Quels sont les acteurs concernés ?

Le règlement impose des obligations spécifiques à tous les opérateurs économiques impliqués dans la mise sur le marché et le cycle de vie des produits comportant des éléments numériques.

Ces obligations concernent trois acteurs économiques distincts :

  • Le fabricant du produit en son nom ou sous sa marque, que le produit soit mis sur le marché gratuitement ou contre paiement ;
  • L’importateur sur le marché de l’Union du produit d’un fabricant établi hors de l’Union ;
  • Le distributeur qui, à tout point de la chaîne d’approvisionnement, rend disponible sur le marché de l’Union un produit sans en affecter les propriétés.

Quelles sont les sanctions prévues en cas de non-conformité aux exigences de cyber-résilience ?

En cas de non-conformité, les acteurs précités s’exposeront à des sanctions pouvant atteindre jusqu’à 15 millions d’euros ou 2,5% du chiffre d’affaires total sur l’exercice annuel précédent, le montant le plus élevé étant choisi. En outre, un produit jugé non conforme ou présentant un risque pourra faire l’objet de restrictions allant jusqu’au retrait du marché, imposées par les autorités de contrôle des marchés désignées par les États membres.

Mathias Avocats, 2024

Quel est le calendrier d’application du texte ?

Le texte prévoit que les nouvelles règles s’appliqueront trois ans après l’entrée en vigueur du règlement.

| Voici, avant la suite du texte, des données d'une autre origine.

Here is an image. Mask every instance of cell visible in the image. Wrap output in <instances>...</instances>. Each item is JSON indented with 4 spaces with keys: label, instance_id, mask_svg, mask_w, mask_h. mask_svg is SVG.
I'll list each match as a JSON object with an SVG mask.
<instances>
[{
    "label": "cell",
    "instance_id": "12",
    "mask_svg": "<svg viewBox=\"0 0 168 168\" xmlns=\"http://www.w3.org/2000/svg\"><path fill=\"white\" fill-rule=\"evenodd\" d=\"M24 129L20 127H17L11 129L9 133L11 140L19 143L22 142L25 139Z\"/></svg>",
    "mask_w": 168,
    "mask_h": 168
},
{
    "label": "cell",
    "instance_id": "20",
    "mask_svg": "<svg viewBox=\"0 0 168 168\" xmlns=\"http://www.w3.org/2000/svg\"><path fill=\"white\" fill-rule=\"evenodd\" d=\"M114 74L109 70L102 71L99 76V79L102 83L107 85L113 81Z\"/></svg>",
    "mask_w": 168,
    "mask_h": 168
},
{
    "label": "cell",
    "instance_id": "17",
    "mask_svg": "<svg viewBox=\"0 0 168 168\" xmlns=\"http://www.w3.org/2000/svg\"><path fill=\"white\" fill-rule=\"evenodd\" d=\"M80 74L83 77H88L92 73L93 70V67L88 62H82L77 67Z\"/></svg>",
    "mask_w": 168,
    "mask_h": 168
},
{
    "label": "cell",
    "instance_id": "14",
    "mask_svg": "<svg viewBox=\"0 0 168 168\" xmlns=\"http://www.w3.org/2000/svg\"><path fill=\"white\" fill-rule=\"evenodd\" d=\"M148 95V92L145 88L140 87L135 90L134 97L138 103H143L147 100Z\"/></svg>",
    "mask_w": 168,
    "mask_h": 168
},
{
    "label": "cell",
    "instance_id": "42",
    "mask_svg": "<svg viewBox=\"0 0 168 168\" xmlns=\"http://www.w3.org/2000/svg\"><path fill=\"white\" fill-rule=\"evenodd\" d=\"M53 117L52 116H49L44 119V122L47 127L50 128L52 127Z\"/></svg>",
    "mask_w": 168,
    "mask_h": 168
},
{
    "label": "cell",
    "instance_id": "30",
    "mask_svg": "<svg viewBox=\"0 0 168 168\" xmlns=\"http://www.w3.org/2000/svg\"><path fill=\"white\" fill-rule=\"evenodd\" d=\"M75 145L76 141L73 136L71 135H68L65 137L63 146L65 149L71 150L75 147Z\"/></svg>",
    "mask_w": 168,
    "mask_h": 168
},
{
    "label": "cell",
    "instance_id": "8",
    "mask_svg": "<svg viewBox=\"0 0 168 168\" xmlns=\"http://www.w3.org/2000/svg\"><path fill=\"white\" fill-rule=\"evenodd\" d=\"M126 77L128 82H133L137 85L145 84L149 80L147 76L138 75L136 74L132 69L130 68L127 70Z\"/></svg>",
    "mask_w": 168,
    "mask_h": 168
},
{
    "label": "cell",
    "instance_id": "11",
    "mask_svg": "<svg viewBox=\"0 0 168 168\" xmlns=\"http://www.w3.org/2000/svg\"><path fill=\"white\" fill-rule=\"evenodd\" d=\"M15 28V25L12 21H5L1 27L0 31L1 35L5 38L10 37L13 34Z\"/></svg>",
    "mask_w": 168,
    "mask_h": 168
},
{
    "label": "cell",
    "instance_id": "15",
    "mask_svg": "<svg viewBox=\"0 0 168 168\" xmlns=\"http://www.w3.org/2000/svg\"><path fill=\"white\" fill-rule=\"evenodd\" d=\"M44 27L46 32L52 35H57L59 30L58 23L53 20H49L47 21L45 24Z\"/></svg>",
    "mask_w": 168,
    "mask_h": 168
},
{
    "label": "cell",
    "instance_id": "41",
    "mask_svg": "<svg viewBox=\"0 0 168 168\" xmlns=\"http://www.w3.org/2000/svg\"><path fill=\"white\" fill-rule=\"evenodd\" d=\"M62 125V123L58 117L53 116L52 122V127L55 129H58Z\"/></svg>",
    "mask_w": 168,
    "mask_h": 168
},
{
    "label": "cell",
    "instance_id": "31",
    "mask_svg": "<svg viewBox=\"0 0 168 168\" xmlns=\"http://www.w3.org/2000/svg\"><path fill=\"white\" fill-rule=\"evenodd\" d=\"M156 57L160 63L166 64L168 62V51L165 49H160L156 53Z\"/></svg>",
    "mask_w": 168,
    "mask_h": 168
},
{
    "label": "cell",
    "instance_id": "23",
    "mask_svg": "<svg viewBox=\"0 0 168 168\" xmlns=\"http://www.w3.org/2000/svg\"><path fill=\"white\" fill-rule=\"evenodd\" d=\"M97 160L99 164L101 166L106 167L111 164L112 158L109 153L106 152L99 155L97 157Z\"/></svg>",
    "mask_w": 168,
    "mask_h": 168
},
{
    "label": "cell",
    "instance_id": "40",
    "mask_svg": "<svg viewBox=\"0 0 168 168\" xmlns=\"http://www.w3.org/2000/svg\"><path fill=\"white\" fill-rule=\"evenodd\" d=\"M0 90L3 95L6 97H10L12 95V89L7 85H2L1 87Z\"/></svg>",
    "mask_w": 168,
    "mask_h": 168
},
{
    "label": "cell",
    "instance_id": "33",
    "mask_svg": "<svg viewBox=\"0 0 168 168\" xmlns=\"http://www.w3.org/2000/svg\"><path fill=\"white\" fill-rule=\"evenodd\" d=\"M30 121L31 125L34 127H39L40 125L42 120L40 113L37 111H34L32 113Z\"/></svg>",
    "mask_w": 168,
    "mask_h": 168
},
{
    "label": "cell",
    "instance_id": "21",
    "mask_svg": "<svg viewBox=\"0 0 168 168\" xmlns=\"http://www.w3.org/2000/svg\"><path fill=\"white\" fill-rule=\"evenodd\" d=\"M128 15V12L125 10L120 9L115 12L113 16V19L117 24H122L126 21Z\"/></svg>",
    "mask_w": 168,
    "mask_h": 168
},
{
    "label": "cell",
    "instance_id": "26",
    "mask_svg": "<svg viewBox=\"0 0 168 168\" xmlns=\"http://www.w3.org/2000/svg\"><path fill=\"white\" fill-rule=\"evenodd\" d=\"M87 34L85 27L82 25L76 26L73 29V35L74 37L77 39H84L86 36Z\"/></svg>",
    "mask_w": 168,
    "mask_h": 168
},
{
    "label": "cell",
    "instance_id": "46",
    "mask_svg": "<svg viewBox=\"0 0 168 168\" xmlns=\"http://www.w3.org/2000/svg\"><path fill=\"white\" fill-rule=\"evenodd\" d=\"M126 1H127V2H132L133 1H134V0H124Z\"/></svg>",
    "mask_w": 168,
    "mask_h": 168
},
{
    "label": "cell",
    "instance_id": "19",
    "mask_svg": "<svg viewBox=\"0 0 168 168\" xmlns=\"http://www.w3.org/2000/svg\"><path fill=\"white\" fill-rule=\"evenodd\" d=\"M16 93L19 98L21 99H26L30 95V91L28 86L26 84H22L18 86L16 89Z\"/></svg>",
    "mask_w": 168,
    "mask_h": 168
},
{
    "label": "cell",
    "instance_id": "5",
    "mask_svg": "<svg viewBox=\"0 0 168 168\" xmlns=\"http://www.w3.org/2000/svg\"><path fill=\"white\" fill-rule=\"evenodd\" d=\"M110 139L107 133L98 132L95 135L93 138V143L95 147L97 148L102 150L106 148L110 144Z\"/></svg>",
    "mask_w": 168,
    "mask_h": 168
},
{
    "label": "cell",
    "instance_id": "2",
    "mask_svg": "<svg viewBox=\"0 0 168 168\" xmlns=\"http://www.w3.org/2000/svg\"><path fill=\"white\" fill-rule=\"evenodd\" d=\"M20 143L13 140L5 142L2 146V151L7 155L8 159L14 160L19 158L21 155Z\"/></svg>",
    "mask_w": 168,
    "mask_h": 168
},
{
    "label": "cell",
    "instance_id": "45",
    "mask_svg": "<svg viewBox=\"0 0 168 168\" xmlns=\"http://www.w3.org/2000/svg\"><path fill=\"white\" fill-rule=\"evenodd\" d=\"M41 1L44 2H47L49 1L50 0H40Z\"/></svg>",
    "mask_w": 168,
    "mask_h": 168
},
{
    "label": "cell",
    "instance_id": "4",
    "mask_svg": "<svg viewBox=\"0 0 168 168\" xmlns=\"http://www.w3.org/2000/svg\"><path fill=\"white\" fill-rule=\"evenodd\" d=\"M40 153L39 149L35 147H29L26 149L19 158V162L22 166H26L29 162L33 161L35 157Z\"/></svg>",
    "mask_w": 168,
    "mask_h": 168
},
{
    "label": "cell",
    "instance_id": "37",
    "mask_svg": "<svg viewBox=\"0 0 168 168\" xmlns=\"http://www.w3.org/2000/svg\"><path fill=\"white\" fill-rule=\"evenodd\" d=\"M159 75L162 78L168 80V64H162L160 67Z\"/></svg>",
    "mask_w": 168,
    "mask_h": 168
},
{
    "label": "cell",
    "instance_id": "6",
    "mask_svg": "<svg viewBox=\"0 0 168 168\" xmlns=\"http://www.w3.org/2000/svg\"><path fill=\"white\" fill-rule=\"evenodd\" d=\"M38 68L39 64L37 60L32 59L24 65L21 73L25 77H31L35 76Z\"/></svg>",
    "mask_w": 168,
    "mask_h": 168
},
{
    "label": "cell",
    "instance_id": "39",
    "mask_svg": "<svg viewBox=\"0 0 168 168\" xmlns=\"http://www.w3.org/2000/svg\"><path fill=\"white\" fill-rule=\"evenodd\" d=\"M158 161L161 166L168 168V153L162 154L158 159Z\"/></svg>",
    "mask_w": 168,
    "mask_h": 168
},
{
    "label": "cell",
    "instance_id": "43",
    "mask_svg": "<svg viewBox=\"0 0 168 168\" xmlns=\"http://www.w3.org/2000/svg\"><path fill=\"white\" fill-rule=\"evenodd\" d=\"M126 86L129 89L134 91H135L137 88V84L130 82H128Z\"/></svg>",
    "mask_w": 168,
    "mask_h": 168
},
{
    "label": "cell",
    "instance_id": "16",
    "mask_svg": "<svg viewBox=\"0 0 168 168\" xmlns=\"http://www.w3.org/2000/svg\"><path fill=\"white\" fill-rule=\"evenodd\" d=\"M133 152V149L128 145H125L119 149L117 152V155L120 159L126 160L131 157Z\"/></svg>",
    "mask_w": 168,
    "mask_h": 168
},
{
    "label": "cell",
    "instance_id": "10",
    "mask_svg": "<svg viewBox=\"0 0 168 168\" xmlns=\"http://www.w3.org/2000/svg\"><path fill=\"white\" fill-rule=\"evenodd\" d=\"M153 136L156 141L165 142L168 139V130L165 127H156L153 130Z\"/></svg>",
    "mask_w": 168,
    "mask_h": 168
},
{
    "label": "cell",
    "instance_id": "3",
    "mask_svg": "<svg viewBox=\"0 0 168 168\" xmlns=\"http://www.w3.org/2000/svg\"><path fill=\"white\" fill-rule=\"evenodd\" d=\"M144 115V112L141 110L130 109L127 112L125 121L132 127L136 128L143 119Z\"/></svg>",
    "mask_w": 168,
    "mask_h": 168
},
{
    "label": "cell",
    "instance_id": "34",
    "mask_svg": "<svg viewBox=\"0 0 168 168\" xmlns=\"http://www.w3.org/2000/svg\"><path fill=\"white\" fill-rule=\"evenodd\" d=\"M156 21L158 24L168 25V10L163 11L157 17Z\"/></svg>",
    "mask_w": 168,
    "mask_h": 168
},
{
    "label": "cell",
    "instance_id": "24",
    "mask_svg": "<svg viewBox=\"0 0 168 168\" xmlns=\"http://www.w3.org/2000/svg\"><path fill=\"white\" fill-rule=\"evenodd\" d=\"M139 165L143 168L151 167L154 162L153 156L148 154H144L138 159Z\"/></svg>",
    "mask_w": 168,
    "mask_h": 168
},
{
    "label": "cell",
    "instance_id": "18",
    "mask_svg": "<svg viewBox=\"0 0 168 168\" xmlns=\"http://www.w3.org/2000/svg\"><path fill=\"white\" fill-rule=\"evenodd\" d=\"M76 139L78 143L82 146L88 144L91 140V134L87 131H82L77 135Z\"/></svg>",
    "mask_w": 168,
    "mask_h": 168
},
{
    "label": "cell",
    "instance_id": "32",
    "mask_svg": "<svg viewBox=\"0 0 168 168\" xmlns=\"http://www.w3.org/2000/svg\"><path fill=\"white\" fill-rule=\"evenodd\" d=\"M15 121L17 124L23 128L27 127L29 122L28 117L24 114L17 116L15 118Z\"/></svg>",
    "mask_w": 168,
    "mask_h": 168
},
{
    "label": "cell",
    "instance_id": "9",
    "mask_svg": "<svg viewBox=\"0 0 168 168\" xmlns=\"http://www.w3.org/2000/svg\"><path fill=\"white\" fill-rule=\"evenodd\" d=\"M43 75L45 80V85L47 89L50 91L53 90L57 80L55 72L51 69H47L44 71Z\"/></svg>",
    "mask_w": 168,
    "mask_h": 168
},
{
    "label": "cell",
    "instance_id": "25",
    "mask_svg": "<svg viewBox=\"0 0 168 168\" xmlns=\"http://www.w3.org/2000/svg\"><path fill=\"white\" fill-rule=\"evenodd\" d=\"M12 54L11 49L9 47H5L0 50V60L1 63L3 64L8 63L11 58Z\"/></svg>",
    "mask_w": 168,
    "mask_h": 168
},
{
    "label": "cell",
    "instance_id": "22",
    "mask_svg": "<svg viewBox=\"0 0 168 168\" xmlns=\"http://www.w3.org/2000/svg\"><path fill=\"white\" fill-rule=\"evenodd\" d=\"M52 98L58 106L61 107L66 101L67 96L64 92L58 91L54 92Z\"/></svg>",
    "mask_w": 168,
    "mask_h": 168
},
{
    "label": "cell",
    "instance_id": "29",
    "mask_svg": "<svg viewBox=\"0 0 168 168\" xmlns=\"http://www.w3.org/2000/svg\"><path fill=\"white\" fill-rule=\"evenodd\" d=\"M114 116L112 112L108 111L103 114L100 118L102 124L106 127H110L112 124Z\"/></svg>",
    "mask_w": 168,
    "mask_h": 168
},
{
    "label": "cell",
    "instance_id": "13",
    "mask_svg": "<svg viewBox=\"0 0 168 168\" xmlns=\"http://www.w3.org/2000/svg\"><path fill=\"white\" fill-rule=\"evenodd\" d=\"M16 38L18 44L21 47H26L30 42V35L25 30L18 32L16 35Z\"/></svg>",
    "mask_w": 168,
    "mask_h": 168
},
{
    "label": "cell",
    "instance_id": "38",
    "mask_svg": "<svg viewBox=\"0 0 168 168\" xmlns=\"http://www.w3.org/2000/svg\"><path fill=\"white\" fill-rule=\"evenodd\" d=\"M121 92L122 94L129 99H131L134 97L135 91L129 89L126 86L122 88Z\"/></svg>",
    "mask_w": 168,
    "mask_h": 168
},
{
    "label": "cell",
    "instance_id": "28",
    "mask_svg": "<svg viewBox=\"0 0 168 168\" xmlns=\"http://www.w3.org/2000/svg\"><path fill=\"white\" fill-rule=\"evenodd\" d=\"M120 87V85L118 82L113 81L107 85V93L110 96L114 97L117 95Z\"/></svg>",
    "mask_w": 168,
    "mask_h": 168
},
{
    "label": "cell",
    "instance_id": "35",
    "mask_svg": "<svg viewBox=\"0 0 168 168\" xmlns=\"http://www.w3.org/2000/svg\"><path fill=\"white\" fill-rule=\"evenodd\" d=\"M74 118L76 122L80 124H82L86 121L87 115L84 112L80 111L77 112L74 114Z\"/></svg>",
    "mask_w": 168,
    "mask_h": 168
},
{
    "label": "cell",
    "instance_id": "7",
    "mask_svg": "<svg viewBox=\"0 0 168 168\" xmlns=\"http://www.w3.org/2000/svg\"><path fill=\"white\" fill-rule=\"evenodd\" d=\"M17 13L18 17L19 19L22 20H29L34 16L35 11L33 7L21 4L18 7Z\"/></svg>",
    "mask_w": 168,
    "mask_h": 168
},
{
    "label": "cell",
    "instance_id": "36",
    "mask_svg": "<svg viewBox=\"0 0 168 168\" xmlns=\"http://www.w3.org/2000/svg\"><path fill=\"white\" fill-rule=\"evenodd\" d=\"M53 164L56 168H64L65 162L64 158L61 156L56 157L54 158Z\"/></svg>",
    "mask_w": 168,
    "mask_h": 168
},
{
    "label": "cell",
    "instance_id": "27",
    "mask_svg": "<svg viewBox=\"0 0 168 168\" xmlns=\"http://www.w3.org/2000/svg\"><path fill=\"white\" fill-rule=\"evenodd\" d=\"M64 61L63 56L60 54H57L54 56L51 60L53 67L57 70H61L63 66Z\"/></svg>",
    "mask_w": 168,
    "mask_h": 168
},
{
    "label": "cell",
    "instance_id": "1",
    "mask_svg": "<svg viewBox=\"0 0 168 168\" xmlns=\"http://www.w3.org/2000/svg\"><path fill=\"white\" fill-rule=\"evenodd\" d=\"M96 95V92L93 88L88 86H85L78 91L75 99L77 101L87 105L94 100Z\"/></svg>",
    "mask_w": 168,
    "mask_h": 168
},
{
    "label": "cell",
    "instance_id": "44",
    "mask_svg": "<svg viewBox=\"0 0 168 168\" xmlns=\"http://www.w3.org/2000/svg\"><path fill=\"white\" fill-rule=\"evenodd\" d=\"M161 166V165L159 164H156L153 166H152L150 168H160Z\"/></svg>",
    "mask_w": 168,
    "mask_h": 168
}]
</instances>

A l’exception des Obligations en matière de communication d’informations incombant aux fabricants (article 14) qui seront applicables 21 mois après son entrée en vigueur ; et des dispositions relatives à la notification des organismes d’évaluation de la conformité (Chapitre IV, article 34 à 51) qui s’appliqueront 18 mois après son entrée en vigueur.

La Commission fournira au Parlement un rapport d’audit concernant la bonne mise en œuvre et application du Règlement 72 mois après son entrée en vigueur, puis tous les 4 ans.

Des mesures de soutien supplémentaires aux petites entreprises et microentreprises ont été prévues, y compris des activités spécifiques de sensibilisation et de formation, ainsi qu’un soutien pour les procédures d’essai et d’évaluation de la conformité.